TASS’s rendering of this portion of the 60 Minutes interview is misleading.

First, TASS makes no mention of Alexander Torshin, whom Butina admitted had “directed” her activities as a foreign agent in the United States.

Torshin, who resigned as deputy governor of Russia’s Central Bank in November 2018 – one month prior to Butina’s guilty plea – was also a former Russian senator who has close ties to Russian President Vladimir Putin. According to Politico, a U.S. newspaper, FBI counterintelligence linked Torshin to a “U.S.-Russia exchange program” that the agency alleges “was an elaborate cover for a Washington-based Russian spy recruiting effort.”

A screenshot of Maria Butina's vKontakte post with a photograph of her standing next to Alexander Torshin in Washington, DC
A screenshot of Maria Butina's vKontakte post with a photograph of her standing next to Alexander Torshin in Washington, DC

Politico also reported that Torshin helped facilitate the so-called “Illegals Program” spy swap, in which 10 Russian operatives who had been living undercover in the U.S. for years (including “Anna Chapman”) were exchanged for four Russian citizens imprisoned by Russia on espionage charges.

In April 2018, the U.S. Treasury Department sanctioned Torshin for election interference, while Spanish investigators have linked him to Russian mafia activity.

Spanish police have accused Alexander Torshin of Laundering Money for Russia's "Taganskaya" Crime Syndicate
Spanish police have accused Alexander Torshin of Laundering Money for Russia's "Taganskaya" Crime Syndicate

CBS reported it obtained thousands of private Twitter messages between Butina and Torshin, which apparently caught Butina off guard.

One exchange went as follows:

Stahl: Was [Torshin] close to Putin?

Butina: I don't think so.

Stahl: So you wrote him a message and you said, "You are an influential member of [Putin's] team." Your words.

Butina: It doesn't suggest he's close to Putin in any way.

Stahl: But was he an influential member of Putin's team?

Butina: I don't know.

Stahl: Well, you wrote that. You know, in reading through your messages it reads as if he's -- your intelligence case officer.

Butina: Look, this is-- I think it's an American, very old saying that suggests that wolves have teeth, but not all animals with teeth are wolves. You cannot judge a person based on appearance.

Stahl did not merely allege some government person was behind Butina, as reported by TASS.

Stahl said “you can get the impression that there's some government person higher than Torshin kinda directing this whole thing, pulling the strings,” citing actions that implied “they needed to run the decision up to a more senior level.”
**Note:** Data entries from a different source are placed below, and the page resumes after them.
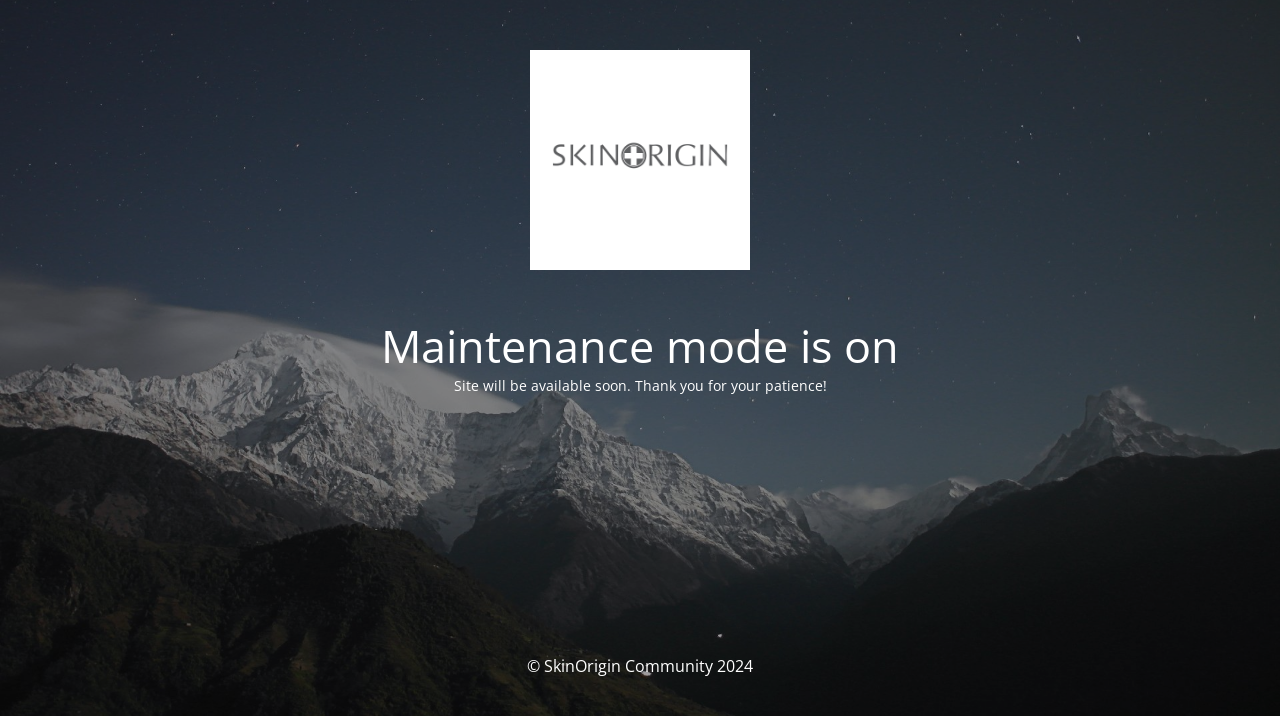

--- FILE ---
content_type: text/html; charset=UTF-8
request_url: http://forum.skinorigin.net/recently-answered/
body_size: 1695
content:
<!DOCTYPE html>
<html lang="en-US">
<head>
	<meta charset="UTF-8" />
	<title>Site is undergoing maintenance</title>		<meta name="viewport" content="width=device-width, maximum-scale=1, initial-scale=1, minimum-scale=1">
	<meta name="description" content="Online Discussion"/>
	<meta http-equiv="X-UA-Compatible" content="" />
	<meta property="og:site_name" content="SkinOrigin Community - Online Discussion"/>
	<meta property="og:title" content="Site is undergoing maintenance"/>
	<meta property="og:type" content="Maintenance"/>
	<meta property="og:url" content="http://forum.skinorigin.net"/>
	<meta property="og:description" content="Site will be available soon. Thank you for your patience!"/>
				<meta property="og:image" content="http://forum.skinorigin.net/wp-content/uploads/2021/09/Untitled-1-copy.jpg" />
			<meta property="og:image:url" content="http://forum.skinorigin.net/wp-content/uploads/2021/09/Untitled-1-copy.jpg"/>
			<meta property="og:image:secure_url" content="http://forum.skinorigin.net/wp-content/uploads/2021/09/Untitled-1-copy.jpg"/>
			<meta property="og:image:type" content="jpg"/>
			<link rel="profile" href="http://gmpg.org/xfn/11" />
	<link rel="pingback" href="http://forum.skinorigin.net/xmlrpc.php" />
	<link rel='stylesheet' id='mtnc-style-css' href='http://forum.skinorigin.net/wp-content/plugins/maintenance/load/css/style.css?ver=1714963668' type='text/css' media='all' />
<link rel='stylesheet' id='mtnc-fonts-css' href='http://forum.skinorigin.net/wp-content/plugins/maintenance/load/css/fonts.css?ver=1714963668' type='text/css' media='all' />
<style type="text/css">body {background-color: #111111}.preloader {background-color: #111111}body {font-family: Open Sans; }.site-title, .preloader i, .login-form, .login-form a.lost-pass, .btn-open-login-form, .site-content, .user-content-wrapper, .user-content, footer, .maintenance a{color: #ffffff;} a.close-user-content, #mailchimp-box form input[type="submit"], .login-form input#submit.button  {border-color:#ffffff} input[type="submit"]:hover{background-color:#ffffff} input:-webkit-autofill, input:-webkit-autofill:focus{-webkit-text-fill-color:#ffffff} body &gt; .login-form-container{background-color:#111111}.btn-open-login-form{background-color:#111111}input:-webkit-autofill, input:-webkit-autofill:focus{-webkit-box-shadow:0 0 0 50px #111111 inset}input[type='submit']:hover{color:#111111} #custom-subscribe #submit-subscribe:before{background-color:#111111} </style>		<!--[if IE]>
	<style type="text/css">

	</style>
	<script type="text/javascript" src="http://forum.skinorigin.net/wp-content/plugins/maintenance/load/js/jquery.backstretch.min.js"></script>
	<![endif]-->
	<link rel="stylesheet" href="https://fonts.bunny.net/css?family=Open%20Sans:300,300italic,regular,italic,600,600italic,700,700italic,800,800italic:300"></head>

<body class="maintenance ">

<div class="main-container">
	<div class="preloader"><i class="fi-widget" aria-hidden="true"></i></div>	<div id="wrapper">
		<div class="center logotype">
			<header>
				        <div class="logo-box" rel="home">
            <img src="http://forum.skinorigin.net/wp-content/uploads/2021/09/Untitled-1-copy.jpg" srcset="http://forum.skinorigin.net/wp-content/uploads/2021/09/Untitled-1-copy.jpg 2x" width="220"  alt="logo">
        </div>
    			</header>
		</div>
		<div id="content" class="site-content">
			<div class="center">
                <h2 class="heading font-center" style="font-weight:300;font-style:normal">Maintenance mode is on</h2><div class="description" style="font-weight:300;font-style:normal"><p>Site will be available soon. Thank you for your patience!</p>
</div>			</div>
		</div>
	</div> <!-- end wrapper -->
	<footer>
		<div class="center">
			<div style="font-weight:300;font-style:normal">© SkinOrigin Community 2024</div>		</div>
	</footer>
					<picture class="bg-img">
						<img src="http://forum.skinorigin.net/wp-content/uploads/2024/05/mt-sample-background.jpg">
		</picture>
	</div>

<!--[if !IE]><!--><script type="text/javascript" src="http://forum.skinorigin.net/wp-includes/js/jquery/jquery.min.js?ver=3.7.1" id="jquery-core-js"></script>
<script type="text/javascript" src="http://forum.skinorigin.net/wp-includes/js/jquery/jquery-migrate.min.js?ver=3.4.1" id="jquery-migrate-js"></script>
<!--<![endif]--><script type="text/javascript" id="_frontend-js-extra">
/* <![CDATA[ */
var mtnc_front_options = {"body_bg":"http://forum.skinorigin.net/wp-content/uploads/2024/05/mt-sample-background.jpg","gallery_array":[],"blur_intensity":"5","font_link":["Open Sans:300,300italic,regular,italic,600,600italic,700,700italic,800,800italic:300"]};
//# sourceURL=_frontend-js-extra
/* ]]> */
</script>
<script type="text/javascript" src="http://forum.skinorigin.net/wp-content/plugins/maintenance/load/js/jquery.frontend.js?ver=1714963669" id="_frontend-js"></script>

</body>
</html>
John Demers, the U.S. assistant attorney general for national security, in a CBS interview called Butina’s answers “a masterpiece of disinformation.”

“It had conflation, obfuscation, changing the subject, accusing you of being sexist, accusing the American people of being racist against Russians whenever the questions got difficult… trying to change the topic. Partial denials,” Demers told 60 Minutes.
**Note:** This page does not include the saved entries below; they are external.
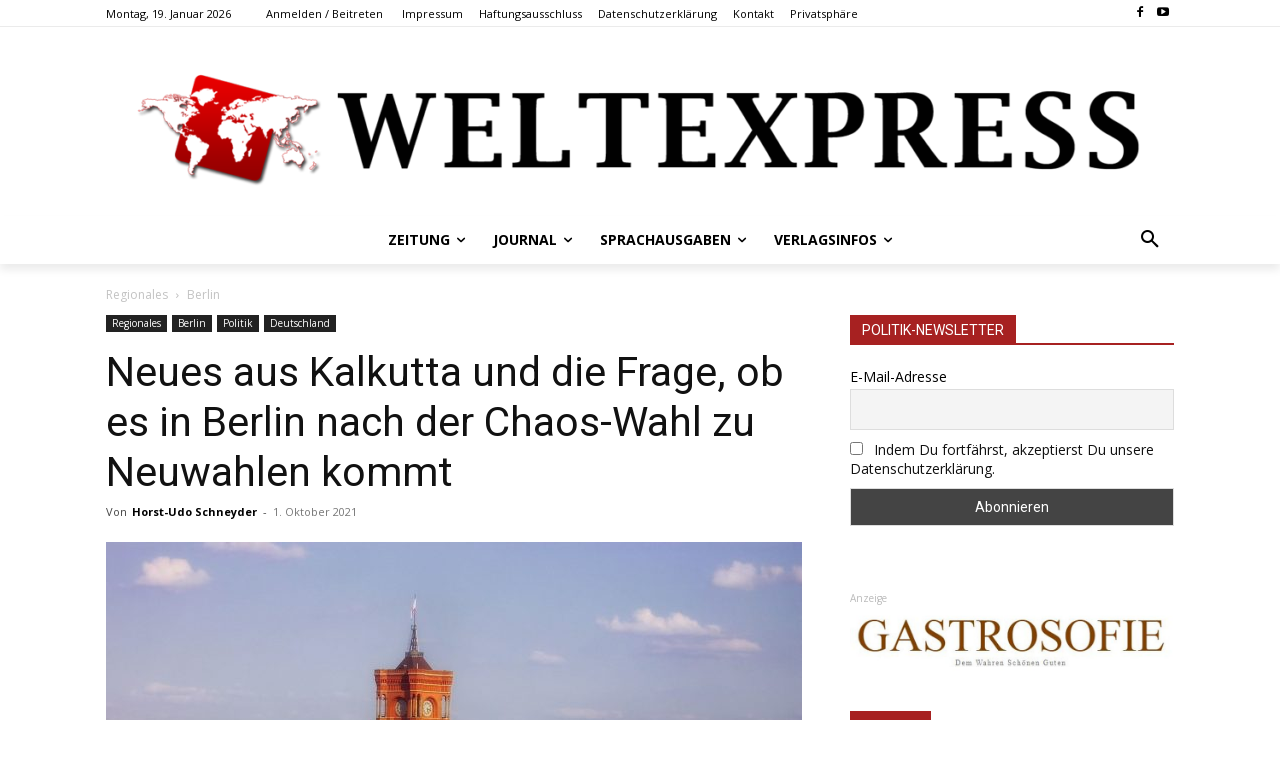

--- FILE ---
content_type: text/html; charset=UTF-8
request_url: https://weltexpress.info/wp-admin/admin-ajax.php?td_theme_name=Newspaper&v=12.7.4
body_size: 50
content:


{"83846":181}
RUSSIA -- Maria Butina, who served nine months in a U.S. jail for acting as a Russian government agent arrives at Moscow's Sheremetyevo airport on October 26, 2019, a day after her release from prison.
RUSSIA -- Maria Butina, who served nine months in a U.S. jail for acting as a Russian government agent arrives at Moscow's Sheremetyevo airport on October 26, 2019, a day after her release from prison.

As Stahl noted, upon being greeted with a “media frenzy” after returning to Moscow, Butina “immediately started giving interviews about the conditions of her incarceration.”

Likewise, the TASS article, titled “Butina says being in US prison was 'torture',” hit on many of those disinformation themes, while ignoring most of the evidence presented by Stahl and opting not to mention Torshin at all.

Polygraph.info thus finds TASS’s presentation of the Butina interview to be misleading.